Legislators overwhelmingly approve $335M deal to bring Faraday to NLV

Updated Saturday, Dec. 19, 2015 | 5:29 p.m.

Gov. Brian Sandoval has signed a four bills as part of a $335 million tax package to lure Faraday Future to North Las Vegas, calling today a “historic day.”

The Assembly, amid some grumbling by a small minority, earlier today approved three bills that would send tax breaks paving the way for the electric car manufacturer to move to Southern Nevada.

The three-bill package was approved 37-4. The vote wrapped up a four-day special session, and Gov. Brian Sandoval is set to sign the bills.

The Senate had already passed AB1, which provides $2.5 million for training for high-skilled jobs. Democratic Minority Leader Irene Bustamante Adams, D-Las Vegas, called the bill an opportunity to create jobs. Majority Leader Paul Anderson, R-Las Vegas, said AB1 will bring $85 billion in benefits.

Faraday will receive abatements on sales-and-use taxes for 15 years and the modified business tax for 10 years.

Administration officials praised the package as “incentives to create a new Nevada.”

Faraday envisions employing 4,500 people in the next nine years at an average salary of $22 an hour; entry-level workers will earn $15-$17 an hour. And 50 percent of the jobs will go to people who have lived in Nevada for 60 days. Veterans will be hired without the 60-day requirements if they have a driver’s license.

Faraday will put these tax savings in a trust fund, and the money will not be released until the company spends $1 billion. The company also has pledged to donate $1 million a year to the Clark County School District starting in 2018.

The state Department of Transportation will spend $50 million to widen the highway and build better access to the Apex Industrial Park. Special districts will be created to spend sell $175 million in bonds for infrastructure at the site.

The bonds will be for a rail-line unit, electricity, flood control and other needs for the park. The bonds will be paid off from the increased revenues created by the districts. If there is not enough revenue to make the payment on the bonds, North Las Vegas will have to start to retire them; the bonds are backed by the full faith and credit of the state.

Under SB3 the Southern Nevada Water Authority will supply 1,700 acre-feet to Faraday. A compromise was reached for North Las Vegas to give the Water Authority the rights. The agreement will be reviewed in 2021.

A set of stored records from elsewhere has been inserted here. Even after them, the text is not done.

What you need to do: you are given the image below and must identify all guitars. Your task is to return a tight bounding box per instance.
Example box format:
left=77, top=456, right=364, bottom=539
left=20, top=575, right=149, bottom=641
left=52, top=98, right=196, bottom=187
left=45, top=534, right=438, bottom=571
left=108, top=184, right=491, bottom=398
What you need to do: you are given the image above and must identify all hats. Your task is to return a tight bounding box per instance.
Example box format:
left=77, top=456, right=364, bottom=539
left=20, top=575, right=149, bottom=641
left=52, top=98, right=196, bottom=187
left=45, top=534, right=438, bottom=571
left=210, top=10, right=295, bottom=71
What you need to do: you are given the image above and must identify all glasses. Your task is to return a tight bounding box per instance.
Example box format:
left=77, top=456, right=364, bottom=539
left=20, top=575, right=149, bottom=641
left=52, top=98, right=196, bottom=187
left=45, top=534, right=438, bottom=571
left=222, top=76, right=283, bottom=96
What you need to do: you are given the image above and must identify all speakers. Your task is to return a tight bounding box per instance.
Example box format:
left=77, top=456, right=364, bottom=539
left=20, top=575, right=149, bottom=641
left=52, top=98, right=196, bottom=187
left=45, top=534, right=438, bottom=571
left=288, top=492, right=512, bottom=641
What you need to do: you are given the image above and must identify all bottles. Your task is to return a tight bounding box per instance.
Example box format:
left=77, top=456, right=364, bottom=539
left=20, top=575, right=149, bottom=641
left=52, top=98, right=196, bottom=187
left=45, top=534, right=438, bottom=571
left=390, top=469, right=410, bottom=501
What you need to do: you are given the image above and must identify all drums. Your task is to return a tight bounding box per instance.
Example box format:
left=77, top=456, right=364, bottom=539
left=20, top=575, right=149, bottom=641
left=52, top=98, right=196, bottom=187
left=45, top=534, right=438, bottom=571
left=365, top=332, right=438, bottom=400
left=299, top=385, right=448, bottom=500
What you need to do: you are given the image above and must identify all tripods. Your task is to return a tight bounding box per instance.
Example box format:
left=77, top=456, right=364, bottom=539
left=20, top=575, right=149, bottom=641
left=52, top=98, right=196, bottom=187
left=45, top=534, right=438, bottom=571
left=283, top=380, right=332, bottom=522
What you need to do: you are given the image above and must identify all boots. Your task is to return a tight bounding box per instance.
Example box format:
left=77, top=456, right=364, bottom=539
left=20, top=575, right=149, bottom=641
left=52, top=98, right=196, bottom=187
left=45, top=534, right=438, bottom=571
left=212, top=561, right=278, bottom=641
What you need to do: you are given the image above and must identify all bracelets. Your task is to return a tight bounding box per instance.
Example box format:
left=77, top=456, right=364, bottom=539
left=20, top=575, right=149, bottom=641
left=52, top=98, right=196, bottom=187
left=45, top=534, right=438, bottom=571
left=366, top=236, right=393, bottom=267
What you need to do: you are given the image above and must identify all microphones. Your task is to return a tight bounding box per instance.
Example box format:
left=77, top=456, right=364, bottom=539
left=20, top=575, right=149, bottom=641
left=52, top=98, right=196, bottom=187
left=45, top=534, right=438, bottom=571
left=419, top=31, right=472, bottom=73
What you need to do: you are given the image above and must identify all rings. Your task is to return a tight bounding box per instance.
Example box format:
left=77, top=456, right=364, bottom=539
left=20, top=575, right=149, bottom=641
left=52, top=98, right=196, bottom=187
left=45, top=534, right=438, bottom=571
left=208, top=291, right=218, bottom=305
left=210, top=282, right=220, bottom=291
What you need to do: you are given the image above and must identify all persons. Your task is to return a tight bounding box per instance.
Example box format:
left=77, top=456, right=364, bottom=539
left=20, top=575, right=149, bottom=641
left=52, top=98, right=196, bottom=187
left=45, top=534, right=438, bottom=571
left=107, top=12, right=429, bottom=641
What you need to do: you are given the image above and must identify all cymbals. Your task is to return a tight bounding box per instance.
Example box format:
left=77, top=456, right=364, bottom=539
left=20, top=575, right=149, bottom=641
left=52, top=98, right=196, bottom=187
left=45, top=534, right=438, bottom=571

SB2 sets in motion the process for the state to speed up water rights for this project.

Water rates for citizens of North Las Vegas and the surrounding cities will not be increased as part of the agreement with the Water Authority.

Faraday has not yet built its electric car but plans to unveil a model at the auto show next year in Las Vegas.

Opposing the measures were Ira Hansen, R-Sparks; Robin Titus, R-Wellington; Shelly Shelton, R-Las Vegas; and Brent Jones, R-Las Vegas.

Hansen complained Nevada was giving a large subsidy to a Chinese company that will compete with American-owned Tesla.

But Assemblywoman Michelle Fiore, R-Las Vegas, said Faraday is an American company and that Nevada has to diversify.

Shelton said the Nevada Constitution prohibits the state from investing in private companies. Sandoval officials countered that there are many instances in which the state provides these incentives.

North Las Vegas Mayor John Lee, meanwhile, called the tax package a “game changer” that will shift Southern Nevada's economy. His comment came shortly before the governor signed the bills in the old Assembly Chambers of the State Capitol.

“We had to come together,” he told an assembled crowd of about 75 people. He singled out AB1, which provides $2.5 million to start training programs to prepare workers.

Sandoval said Apex Industrial Park is mostly vacant and predicted that “We won’t be able to recognize it 10 years from now.”

The location of Faraday and development of the industrial park “is the salvation of North Las Vegas,” Lee said of his city, which was hard-hit during the recession.